Yes, technically any public assets that are subsidised can be regulated to ensure that it functions smoothly. Consider yourself lucky that your fears do not have to materialise soon.

You must be aware that subsidised hawker centres are unique to Singapore, in other developed countries of comparable standard, you either eat home cooked meals at home, pack your cold lunch or visit the restaurants if you can afford to.

Arent you one lucky fella?

redbean said...

there are a few issues here on subsidies. are the people who opted for c or b2 beds intending to take advantage of the subsidies or it is their prudence and thrift attributes that they should not consume or spend unnecessarily?

should the govt provide medical services that is really affordable that meets the needs of consumers without any perks? or is the computation of subsidies acceptable? can we have more transparency in how the cost is being built in?

if as a public service, the infrastructure cost of building the mrt can be written off, are the hospitals adding all the infrastructure and land cost at current market prices into the cost before subsidy?

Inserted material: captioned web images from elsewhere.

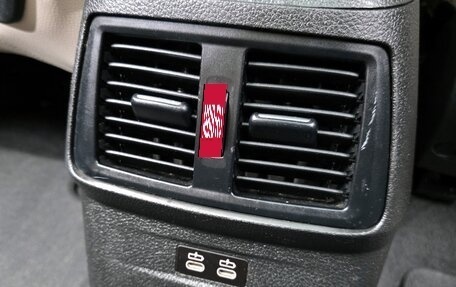 BMW 2 серия Active Tourer F45, 2020 год, 2 110 000 рублей, 18 фотография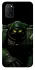 Чохол на Oppo A52 / A72 / A92 Warhammer 40k v1 фото 1 з 1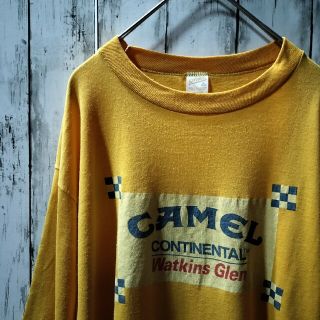ロックTシャツの通販 300点以上(メンズ) | お得な新品・中古・未使用 ...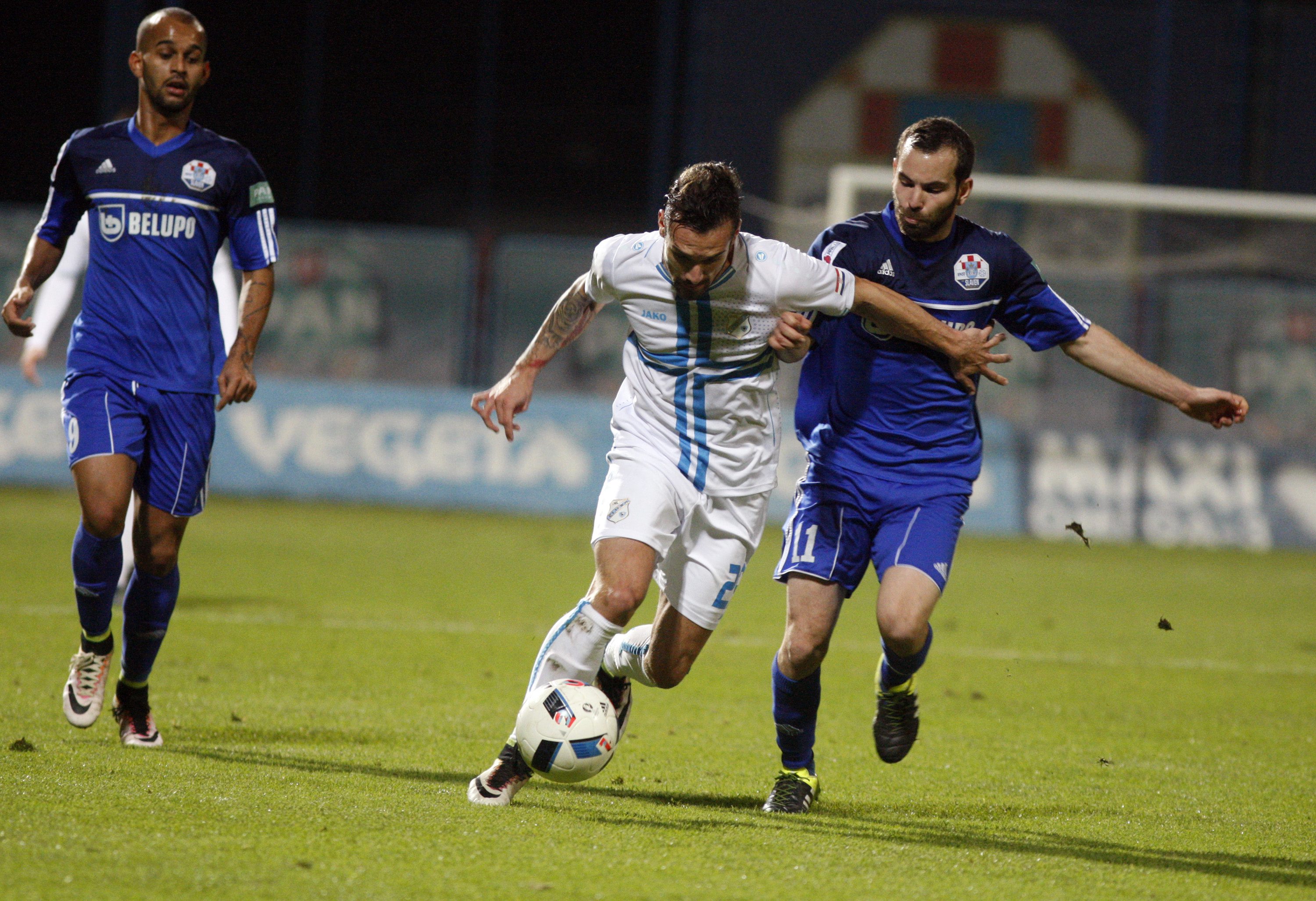 slaven_rijeka3-201116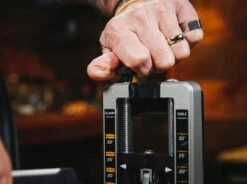 Work Sharp Professional Precision Adjust Knife Sharpener -Pro Messer Verkauf work sharp professional precision adjust knife sharpener 09dx068 4 1280x1280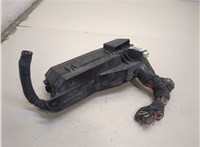  Блок предохранителей Ford Escape 2001-2006 20273410 #3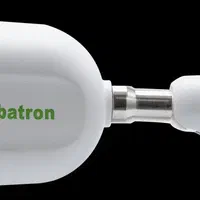 دوربین فولHD آلباترون بالت5920دیددرشب رنگی|دوربین مداربسته|خرمآباد, |دیوار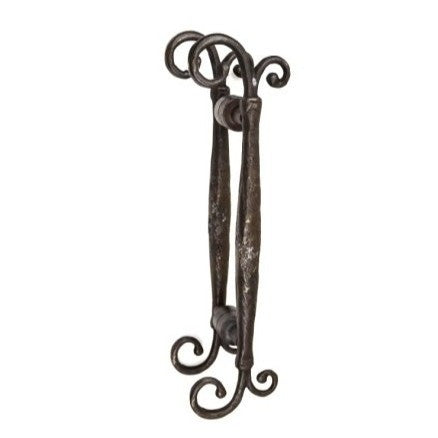 Door Handle [gc-003]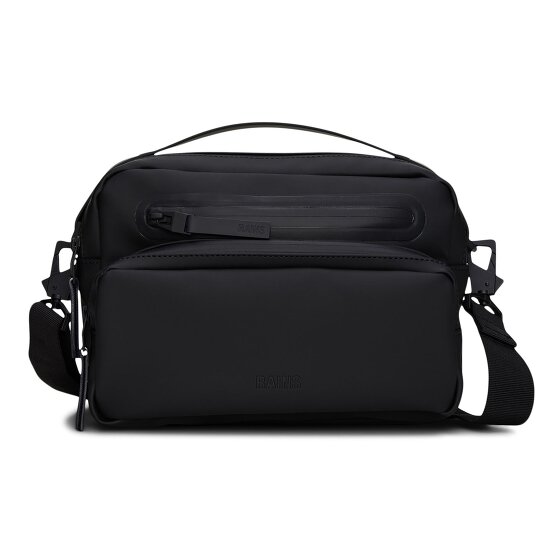 Rains Essential Shoulder bag 25 cm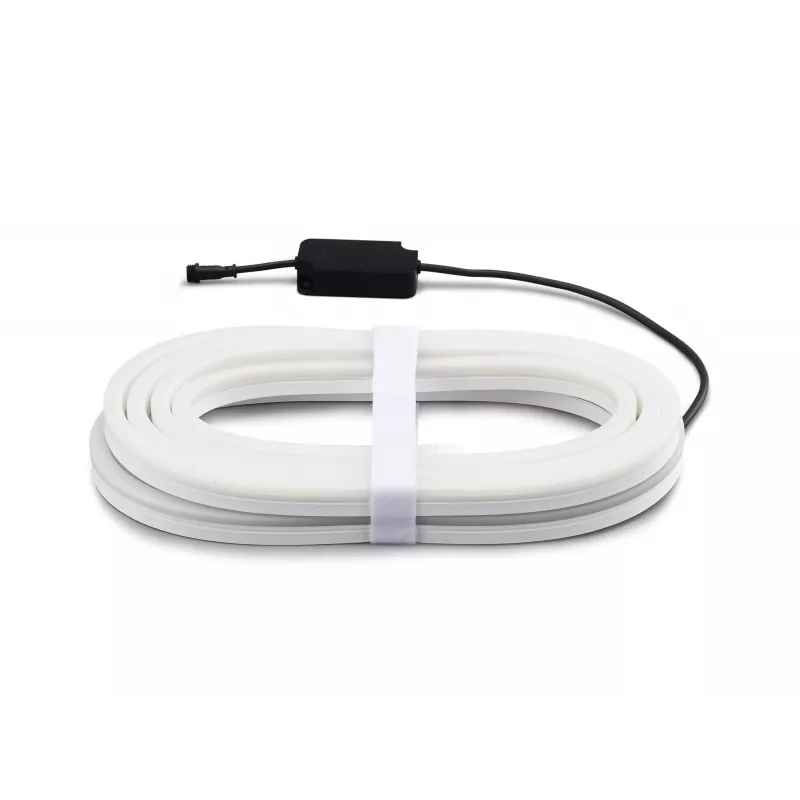 Philips Hue Valge and colour ambience nutivalgustuse nutikas valgusriba Bluetooth/Zigbee 37,5 W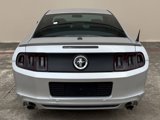 Used 2013 Ford Mustang Premium image 4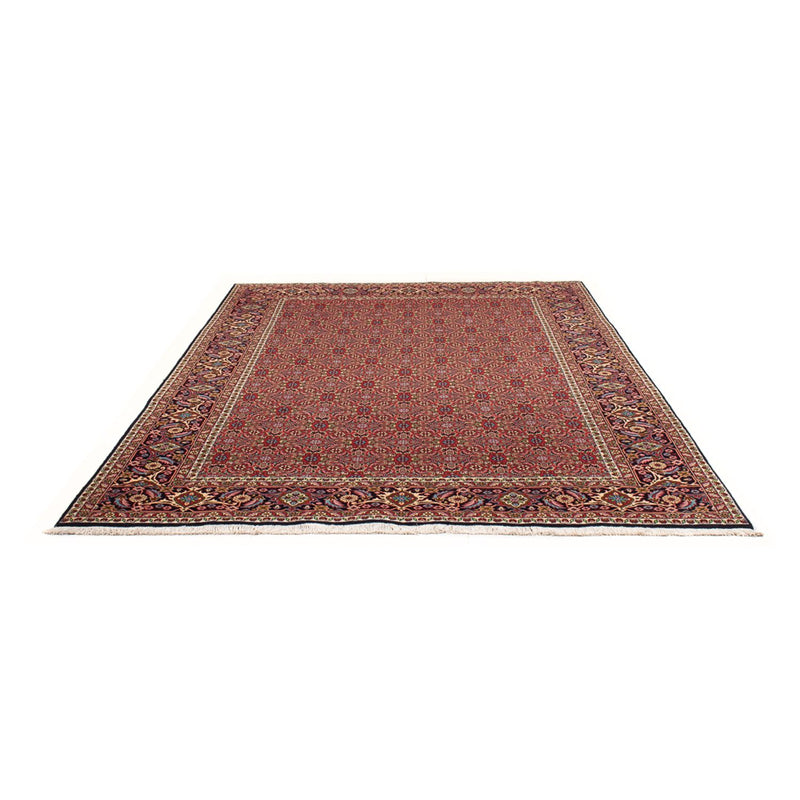 Bidjar - Bukan Tapete 198x290cm - Tapete persa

at the moment we assume that there is a lot of subsidies and the cost cannot come down. whatever that came down a few months ago, probably all reabsorb by the new increases. is the computation of cost similar to hdb?

Matilah_Singapura said...

These ideas of means testing and subsidies simply means that it is the state which decides who should be helped and who should not; who should live or who should die.

Oh well, can't really blame the government — it was the people who keep voting them in.

What to do? Don't worry lah, be happy! There is no way to help every sorry-assed loser anyway. Aren't we all responsible for ourselves?

Anonymous said...

Show us here how responsible you can be voting for workable alternative. Or how to act so we don't just be perceived as always being "the pp get the gov they vote for".
Aren't you a damned whiner yourself Mati?